Um diese Achse herum hat sich der spät verpflichtete Ünal Tosun einen Stammplatz im Mittelfeld erkämpft. Über die Stationen Unterhaching, Unterföhring und der zweiten Mannschaft des SSV Jahn Regensburg II fand der Mittelfeldstratege den Weg zum FC Pipinsried.

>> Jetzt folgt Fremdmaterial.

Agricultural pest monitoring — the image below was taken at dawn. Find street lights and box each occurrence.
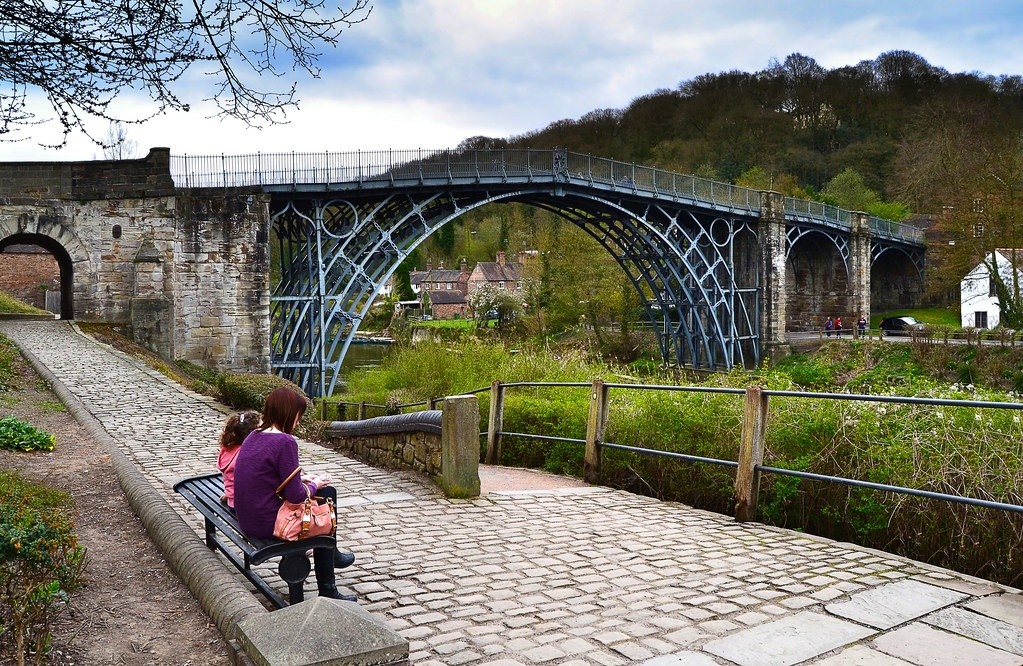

Die Verpflichtung von Ünal Tosun erwies sich als Volltreffer, Tosun besticht durch seine Laufbereitschaft und vor allem sein Auge, Spielsituationen schnell zu erkennen und entsprechend umzusetzen. Gegen Kottern spielte er in der ersten Halbzeit auf der linken Seite, zog allerdings im Laufe des ersten Spielabschnitts immer mehr in die Mitte. In der Halbzeit wurde er dann wieder in die Zentrale beordert – und fortan war er erneut der kongeniale Partner von Fabian Hürzeler.

Der Gast aus Bogen ist eine Art Wundertüte. Er hat in 20 Spielen nur 20 Treffer erzielt, hat aber gegen die Spitzenteams aus Heimstetten und Pullach nicht verloren. „Im Hinspiel waren wir noch nicht eingespielt, aber es war bei dem Unentschieden kein einfaches Spiel“, erinnert sich Roman Plesche.

Benjamin Penzkofer, Trainer des TSV Bogen, ließ verlauten, dass nach den guten Ergebnissen gegen Unterföhring und Heimstetten nun auch die Hoffnung besteht, aus Pipinsried etwas mitzunehmen. Vor Wochenfrist musste das Team aus Bogen eine herbe 1:4-Klatsche in Sonthofen einstecken.

„Wir müssen immer einhundert Prozent geben, sonst geht das in die Hose“, meinen die Pipinsrieder Macher Plesche und Hürzeler unisono. „Wir haben die Mannschaft eindrücklich darauf hingewiesen, dass wir von Beginn an Vollgas geben müssen – egal gegen wen“, so Plesche abschließend.